----- Texto extraído

El periodo de entreguerras se encargo de terminar de liquidar cualquier atisbo de retorno al mundo seguro del ayer, hasta que la Segunda Guerra Mundial lo arrasó todo y la civilización que surgió de ella ya nada tenía que ver con la de antes: más indefensa, más desarraigada, completamente perdida la identidad para una Europa fantasma que jamás ha vuelto a recuperarse.
Aquí entra el escritor W. G. Sebald y su obra Austerlitz, publicada por AnagramaSebald nos cuenta el relato de Jacques Austerlitz, un hombre que no sabe quién es, condenado a vagar por las estaciones de ferrocarriles de Europa a la búsqueda de algunos retazos que puedan reconfigurar su identidad.

Tanto Austerlitz como el propio narrador ya viven asentados de forma permanente en el horror que proporciona la absoluta inseguridad que apareja la desaparición del mundo anterior y la completa incomprensión del nuevo que se les muestra, producto de las mayores infamias y brutalidades de las que ha sido capaz el hombre.
De esa forma, en la novela de Sebald nos encontramos con un relato sobre la identidad (o sobre a falta de ella) como una condena que arrastra la humanidad a causa de las guerras del siglo XX, y en concreto de la Segunda, equipaje con el que hemos llegado al cambio de milenio como si nos aproximáramos a un vertedero existencial.
Austerlitz, novela del cambio de siglo, obedece a todos esos estigmas de las literaturas que cabalgan a lomos de tránsitos temporales turbulentos. Igual que De Sobremesa (Cátedra) del colombiano José Asunción Silva nos muestra todo el pavor que se deriva de la inseguridad del salto del XIX al XX, Sebaldnos ofrece una visión traumática del hombre que entrará en el XXI sin haber resuelto los problemas del XX.

----------
----- Datos proporcionados

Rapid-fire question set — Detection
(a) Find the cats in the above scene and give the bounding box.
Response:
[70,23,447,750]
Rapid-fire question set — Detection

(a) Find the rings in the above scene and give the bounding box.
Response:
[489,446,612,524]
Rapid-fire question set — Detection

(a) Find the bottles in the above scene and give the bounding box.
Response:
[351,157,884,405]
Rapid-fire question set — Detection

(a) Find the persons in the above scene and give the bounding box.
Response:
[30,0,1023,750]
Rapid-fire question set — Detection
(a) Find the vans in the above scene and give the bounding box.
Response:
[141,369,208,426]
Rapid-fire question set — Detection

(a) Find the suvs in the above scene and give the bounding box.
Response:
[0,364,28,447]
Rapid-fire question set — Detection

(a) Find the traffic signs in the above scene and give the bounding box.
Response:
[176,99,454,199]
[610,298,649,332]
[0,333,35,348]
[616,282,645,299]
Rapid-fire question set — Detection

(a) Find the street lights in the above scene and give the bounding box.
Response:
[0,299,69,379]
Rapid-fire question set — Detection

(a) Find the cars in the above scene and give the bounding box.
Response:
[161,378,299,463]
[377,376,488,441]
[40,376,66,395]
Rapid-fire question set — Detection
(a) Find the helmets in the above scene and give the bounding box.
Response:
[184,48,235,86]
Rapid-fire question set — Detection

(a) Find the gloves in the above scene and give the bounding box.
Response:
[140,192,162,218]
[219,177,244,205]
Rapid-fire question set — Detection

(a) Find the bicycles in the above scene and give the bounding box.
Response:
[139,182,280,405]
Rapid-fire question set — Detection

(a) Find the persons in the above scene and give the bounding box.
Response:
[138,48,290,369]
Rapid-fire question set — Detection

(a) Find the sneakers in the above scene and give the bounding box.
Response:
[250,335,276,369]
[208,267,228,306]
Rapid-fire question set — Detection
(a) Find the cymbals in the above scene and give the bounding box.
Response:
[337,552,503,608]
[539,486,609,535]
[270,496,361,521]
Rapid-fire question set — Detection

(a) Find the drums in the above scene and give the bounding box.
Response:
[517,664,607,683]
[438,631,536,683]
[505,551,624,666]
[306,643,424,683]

----------

Solicitud escrita: Retome el texto extraído sobre Austerlitz, la novela de W. G. Sebald, y continúelo a partir de su última oración. Para realizar las tareas no se requiere el listado.

Resultado esperado:
¿Y cómo será el pavoroso siglo XXI? Evidentemente, configurado por el 11-S, que al estilo de la Segunda Guerra Mundial destruye toda la falsa idea de seguridad que podíamos tener guardada como calderilla en los bolsillos y nos convierte, a todos, en aterrorizados conejillos a la espera de ese golpe definitivo que nos desnuque.
Así, como forma de protegerse o de blindarse, la soledad y la incomunicación se convierten en los elementos determinantes del comportamiento social del siglo XXI. Podría decirse que cada cual lleva su propio 11-S interior, que a cada uno se nos caen nuestras propias Torres Gemelas una y otra vez. Un panorama alienante, egoísta, deshumanizado, que refleja muy concretamente Ismaíl Kadaré en su novela El accidente, publicada por Alianza Editorial.

Esta novela es muy importante dentro de la narrativa del escritor albanés porque es una de sus primeras obras ubicadas en la modernidad de una Europa de cambio de siglos, de una Europa que ha dejado de existir como bloque hegemónico y que ha dejado paso a la desintegración de Estados e individuos.
En El accidente se nos presenta una visión europea del desencanto, una geografía continental de la violencia y del aislamiento, de la perturbación y del pavor a la soledad de unos seres que, cada vez que pueden, tienden a encerrarse como medio para encontrar un retazo de su identidad largamente perdida.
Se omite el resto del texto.